Sur twitter, ce matin, de nombreux agriculteurs, de toutes les régions, témoignent de chiffres similaires : dans le Limousin, le Mâconnais, les Corbières, ils parlent de destructions constatées ce matin allant de 50 à 100 %. 

Calamité agricole

Pour les vignerons, la catastrophe est d’autant plus difficile à vivre qu’elle fait suite à une année où les ventes se sont effondrées : entre les mois de fermeture des bars et restaurants, l’annulation des fêtes de mariage, des congrès, salons et autres rassemblements professionnels, les ventes de vin ont durement chuté cette année. Et beaucoup d’entre eux témoignent ce matin du fait qu’ils n’étaient pas assurés, ou bien parce qu’un tel aléa climatique est trop rare pour justifier la dépense, ou bien, tout simplement, parce qu’ils disent ne pas en avoir les moyens.
Tous les regards se tournent maintenant vers le gouvernement pour savoir les mesures d’urgence qui seront prises. Julien Denormandie a assuré ce matin que l’état de calamité agricole serait rapidement déclaré dans les régions frappées – ce qui ne résoudra pas les problèmes de tout le monde, puisque la viticulture, par exemple, n’est pas éligible à ce régime. 
Sans détailler encore les mesures envisagées – le ministère organise une réunion de crise ce matin –, Julien Denormandie a sonné la « mobilisation générale »  aussi bien chez les assureurs que du côté des banques. Du côté de l’État, « tout ce que l’on pourra faire pour alléger les charges, on le fera », a assuré le ministre. 
Mais les conséquences de cet épisode seront considérables – y compris sur le plan social, dans la mesure où la destruction des récoltes va priver d’emploi, cette année, des milliers de travailleurs saisonniers. Dont ceux, nombreux, qui font les récoltes l’été et travaillent, l’hiver… dans les stations de ski, fermées cette année.  

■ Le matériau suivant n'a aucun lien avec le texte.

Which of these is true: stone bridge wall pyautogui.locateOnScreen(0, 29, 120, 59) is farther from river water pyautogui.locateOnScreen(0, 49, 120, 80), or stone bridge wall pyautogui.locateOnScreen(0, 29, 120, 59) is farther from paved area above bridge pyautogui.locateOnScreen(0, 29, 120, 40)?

Nécessaires investissements

Au-delà des aides ponctuelles pour permettre aux agriculteurs de tenir le choc, plusieurs élus et experts pointent le fait que ces épisodes se multiplient et qu’il convient aussi de réfléchir à plus long terme. Plusieurs dizaines de députés de circonscriptions viticoles ont signé, hier, une tribune commune pour affirmer que « ces accidents climatiques ne sont plus ponctuels mais deviennent récurrents ». Ils estiment donc qu’au-delà de la catastrophe actuelle, il va falloir « aider les vignerons à s’adapter à ces changements », à travers des investissements très lourds contre les aléas climatiques. Le ministre Julien Denormandie a rappelé, ce matin, que 100 millions d’euros du plan de relance étaient consacrés à ce sujet. 
Un travail de fond va également devoir être engagé sur la couverture assurantielle des agriculteurs, bien trop onéreuse pour de nombreux exploitants. Cette question fait actuellement l’objet d’une enquête du député LaREM du Val-de-Marne Frédéric Descrozaille, ancien directeur général d’Interfel (interprofession des fruits et légumes frais). Le député devrait rendre « avant l’été »  un rapport au ministre de l’Agriculture pour proposer des solutions.
D’ici là, on en saura plus sur les conséquences économiques chiffrées de cette catastrophe… et sans doute sur le nombre d’agriculteurs que celle-ci va peut-être contraindre à rendre définitivement leur tablier.